How many lines in the material below contain the string "that"? Case matters. Reply with the number alone.

** START OF Excerpted records **

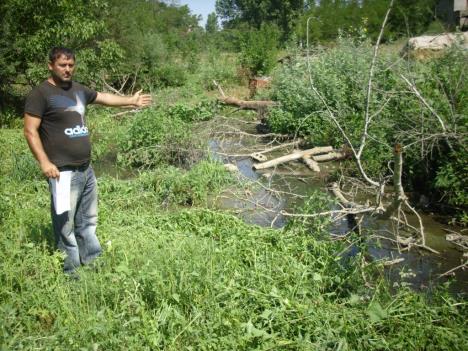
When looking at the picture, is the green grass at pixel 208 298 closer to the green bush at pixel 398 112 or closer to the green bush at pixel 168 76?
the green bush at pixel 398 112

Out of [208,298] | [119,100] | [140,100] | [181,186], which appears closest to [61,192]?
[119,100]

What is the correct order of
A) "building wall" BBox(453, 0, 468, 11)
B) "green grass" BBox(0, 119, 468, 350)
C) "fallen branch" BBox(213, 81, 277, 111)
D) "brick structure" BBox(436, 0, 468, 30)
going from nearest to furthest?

** END OF Excerpted records **
** START OF Excerpted records **

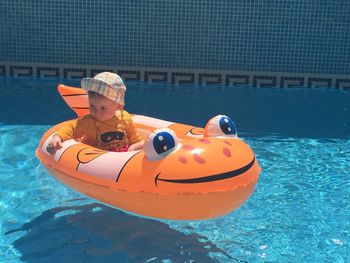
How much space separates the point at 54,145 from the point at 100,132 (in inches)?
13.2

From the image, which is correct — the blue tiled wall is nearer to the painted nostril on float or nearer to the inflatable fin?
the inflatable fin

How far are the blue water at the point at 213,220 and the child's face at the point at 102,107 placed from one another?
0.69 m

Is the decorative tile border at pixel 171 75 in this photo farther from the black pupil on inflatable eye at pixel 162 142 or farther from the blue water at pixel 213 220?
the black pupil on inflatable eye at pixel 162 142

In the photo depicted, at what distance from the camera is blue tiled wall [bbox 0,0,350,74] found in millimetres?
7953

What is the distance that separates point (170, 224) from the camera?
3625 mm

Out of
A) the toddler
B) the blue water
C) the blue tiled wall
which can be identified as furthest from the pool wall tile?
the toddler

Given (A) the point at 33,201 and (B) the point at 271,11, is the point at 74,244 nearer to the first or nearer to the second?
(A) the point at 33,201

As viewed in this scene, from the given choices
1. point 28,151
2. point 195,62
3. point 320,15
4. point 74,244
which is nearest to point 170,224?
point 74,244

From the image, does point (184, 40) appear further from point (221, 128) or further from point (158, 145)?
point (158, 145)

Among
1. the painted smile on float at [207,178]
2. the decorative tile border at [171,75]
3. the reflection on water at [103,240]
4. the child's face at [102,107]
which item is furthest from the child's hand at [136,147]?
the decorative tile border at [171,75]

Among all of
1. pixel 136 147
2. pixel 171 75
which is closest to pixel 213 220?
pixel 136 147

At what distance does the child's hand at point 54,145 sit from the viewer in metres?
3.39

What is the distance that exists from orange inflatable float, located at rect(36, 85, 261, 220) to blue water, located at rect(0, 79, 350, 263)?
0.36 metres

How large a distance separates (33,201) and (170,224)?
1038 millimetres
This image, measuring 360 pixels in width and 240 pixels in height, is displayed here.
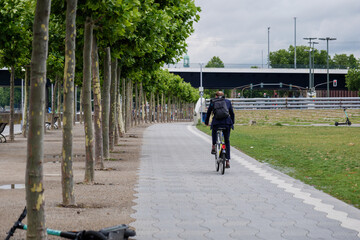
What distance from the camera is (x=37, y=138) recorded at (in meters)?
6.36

** END OF Excerpted records **
** START OF Excerpted records **

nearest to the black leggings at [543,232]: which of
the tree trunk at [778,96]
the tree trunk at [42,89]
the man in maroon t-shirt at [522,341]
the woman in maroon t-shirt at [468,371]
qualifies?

** END OF Excerpted records **

§ Answer to this exercise
2